Page excerpt:
== Segment start ==

The introduced notion of
autonomy does not imply an absolute independence or detachment of police
from the state. On the contrary, public police institutions are always
agents of state control and as public police institutions they can derive
their legitimacy only from states. Autonomy of police, therefore, remains
a matter of degree relative to the (historically variable) control from
national governments. Yet, with these qualifications in mind, the conditions
of police autonomy from the political [*745] powerholders of the state
relate to the fact that police bureaucracies rely on a means-ends rationality
to employ what are held to be the technically most efficient, not necessarily
the politically most opportune means given set goals. The irony is that
police institutions can then perform state-sanctioned enforcement duties
in a manner that is no longer bound to the state. My fist hypothesis, then,
can be stated as follows:
Hypothesis 1: The greater
the extent to which national police institutions have successfully gained
a position of institutional independence from their respective political
centers, the greater is the chance that those institutions are in a position
to engage in international cooperation.
An alternative way of formulating
this hypothesis is that police institutions are in a position to cooperate
internationally when they have gained bureaucratic independence from the
political centers of their respective states (formal bureaucratic autonomy).
Or, conversely, a lack of institutional autonomy will impede the formation
of international police structures. Police institutions that remain tied
to the political centers of their states will either insulate themselves
from international duties to stay within the boundaries of their national
jurisdictions, or will engage in transnational activities that are intimately
related to national tasks. International activities under these circumstances
will not go beyond unilaterally conducted policework abroad, temporary
bilateral cooperation for specific duties, or limited multilateral forms
among police of politically like-minded states.
Beyond favorable structural
conditions, police agencies must also develop certain operational motives
to form a new field of activities that transcends the borders of national
jurisdictions. In this respect, I rely on Meyer and Rowan’s (1977) suggestion
that the operational rules of bureaucratic organizations function as myths
that define problems and specify solutions in terms framed by and for the
bureaucracy. It is useful to call these cultural systems of knowledge myths,
not to convey the notion that they are empirically false but that it is
not primarily relevant whether they are. Together with the level of organizational
efficiency, these myths influence the organization’s legitimacy, activities,
and resources, while minimizing external inspection and control.4
The organizationally defined myth that motivates international police collaboration
is provided by a professional conception and interest in the control of
international crime. The reason police can lay claim to define, and offer
solutions to, the international crime problem relates to the fact that
police institutions, [*746] as Weber (1918: 352-354) argued about bureaucracies
in general, can accumulate specialized knowledge, including official information
about the extent of, and expertise to deal with, international crime. Such
systems of knowledge have operational consequences across national jurisdictions
to the extent that they are shared among national police institutions.

== Segment end ==

Dataset entries:

== Segment start ==

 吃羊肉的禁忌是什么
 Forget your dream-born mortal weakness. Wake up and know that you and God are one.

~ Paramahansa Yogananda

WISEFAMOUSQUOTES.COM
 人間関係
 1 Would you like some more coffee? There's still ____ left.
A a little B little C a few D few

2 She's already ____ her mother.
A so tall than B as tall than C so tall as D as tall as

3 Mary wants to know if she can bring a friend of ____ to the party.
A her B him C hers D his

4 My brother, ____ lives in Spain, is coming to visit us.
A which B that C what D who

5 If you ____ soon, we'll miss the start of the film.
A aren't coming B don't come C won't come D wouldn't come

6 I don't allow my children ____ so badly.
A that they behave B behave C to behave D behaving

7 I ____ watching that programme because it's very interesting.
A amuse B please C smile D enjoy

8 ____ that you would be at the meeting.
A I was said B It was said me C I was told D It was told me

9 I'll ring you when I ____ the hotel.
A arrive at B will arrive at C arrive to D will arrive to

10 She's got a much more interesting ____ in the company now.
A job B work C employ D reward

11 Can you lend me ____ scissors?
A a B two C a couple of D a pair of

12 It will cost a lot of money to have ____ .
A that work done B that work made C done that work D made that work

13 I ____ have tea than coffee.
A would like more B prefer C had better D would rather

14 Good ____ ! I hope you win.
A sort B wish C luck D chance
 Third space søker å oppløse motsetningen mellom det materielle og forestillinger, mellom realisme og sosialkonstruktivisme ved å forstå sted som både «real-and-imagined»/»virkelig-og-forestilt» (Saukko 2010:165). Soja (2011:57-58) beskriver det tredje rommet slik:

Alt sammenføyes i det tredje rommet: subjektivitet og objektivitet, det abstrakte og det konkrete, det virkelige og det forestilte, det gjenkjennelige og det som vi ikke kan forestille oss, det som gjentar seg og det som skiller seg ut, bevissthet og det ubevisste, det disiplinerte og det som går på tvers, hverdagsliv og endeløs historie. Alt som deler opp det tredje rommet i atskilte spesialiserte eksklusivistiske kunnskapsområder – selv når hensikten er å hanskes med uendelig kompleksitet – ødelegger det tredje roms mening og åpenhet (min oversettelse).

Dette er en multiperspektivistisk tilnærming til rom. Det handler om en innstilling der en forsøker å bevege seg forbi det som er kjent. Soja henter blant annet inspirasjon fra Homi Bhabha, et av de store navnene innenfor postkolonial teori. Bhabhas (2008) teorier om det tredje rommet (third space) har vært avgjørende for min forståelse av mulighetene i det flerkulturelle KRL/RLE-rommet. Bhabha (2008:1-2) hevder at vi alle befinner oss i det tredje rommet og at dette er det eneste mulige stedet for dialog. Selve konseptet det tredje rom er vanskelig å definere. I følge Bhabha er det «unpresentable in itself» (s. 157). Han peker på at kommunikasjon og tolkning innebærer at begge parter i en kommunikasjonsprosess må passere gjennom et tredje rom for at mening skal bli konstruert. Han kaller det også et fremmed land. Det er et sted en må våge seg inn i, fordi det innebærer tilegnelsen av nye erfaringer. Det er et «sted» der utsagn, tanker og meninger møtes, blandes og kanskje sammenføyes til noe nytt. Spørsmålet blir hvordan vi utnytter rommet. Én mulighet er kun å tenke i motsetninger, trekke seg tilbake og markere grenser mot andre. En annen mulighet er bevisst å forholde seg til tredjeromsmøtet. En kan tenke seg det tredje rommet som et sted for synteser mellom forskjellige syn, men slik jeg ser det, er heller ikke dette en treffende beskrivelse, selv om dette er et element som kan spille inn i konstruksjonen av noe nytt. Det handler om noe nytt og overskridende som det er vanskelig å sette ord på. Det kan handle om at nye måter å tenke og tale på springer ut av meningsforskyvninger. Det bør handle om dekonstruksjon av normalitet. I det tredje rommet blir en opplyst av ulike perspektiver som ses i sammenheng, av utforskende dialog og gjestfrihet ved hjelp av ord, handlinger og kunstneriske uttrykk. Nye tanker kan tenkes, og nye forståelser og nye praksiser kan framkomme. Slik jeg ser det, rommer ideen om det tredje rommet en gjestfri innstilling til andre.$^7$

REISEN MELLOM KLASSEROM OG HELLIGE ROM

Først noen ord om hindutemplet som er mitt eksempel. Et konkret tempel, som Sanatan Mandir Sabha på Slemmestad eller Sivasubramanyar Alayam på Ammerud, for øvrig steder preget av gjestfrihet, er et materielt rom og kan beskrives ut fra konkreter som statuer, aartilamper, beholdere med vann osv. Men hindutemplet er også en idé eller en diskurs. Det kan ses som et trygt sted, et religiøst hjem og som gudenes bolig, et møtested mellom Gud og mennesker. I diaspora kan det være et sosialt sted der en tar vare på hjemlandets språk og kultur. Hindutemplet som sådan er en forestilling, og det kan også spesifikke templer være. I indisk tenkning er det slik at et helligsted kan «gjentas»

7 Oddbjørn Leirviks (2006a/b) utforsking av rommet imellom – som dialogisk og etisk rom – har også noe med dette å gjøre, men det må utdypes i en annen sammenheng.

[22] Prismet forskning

== Segment end ==

Actions to take:
(1) In the passage on police autonomy, why are the operational rules of bureaucratic organizations called "myths"? Answer in one to three sentences.
(2) Rewrite the paragraph in the passage on police autonomy that begins "An alternative way of formulating" in fewer words, keeping its main facts.

Solved problems:
(1) The passage does not use the term to suggest that these cultural systems of knowledge are empirically false. It uses it because whether they are false is not primarily relevant.

(2) Police institutions can cooperate internationally once they have gained formal bureaucratic autonomy from their states' political centers, and a lack of such autonomy impedes international police structures. Police still tied to their political centers either stay within their national jurisdictions or take on transnational work closely linked to national tasks. In those circumstances, their international activity goes no further than unilateral policework abroad, temporary bilateral cooperation for specific duties, or limited multilateral arrangements among police of politically like-minded states.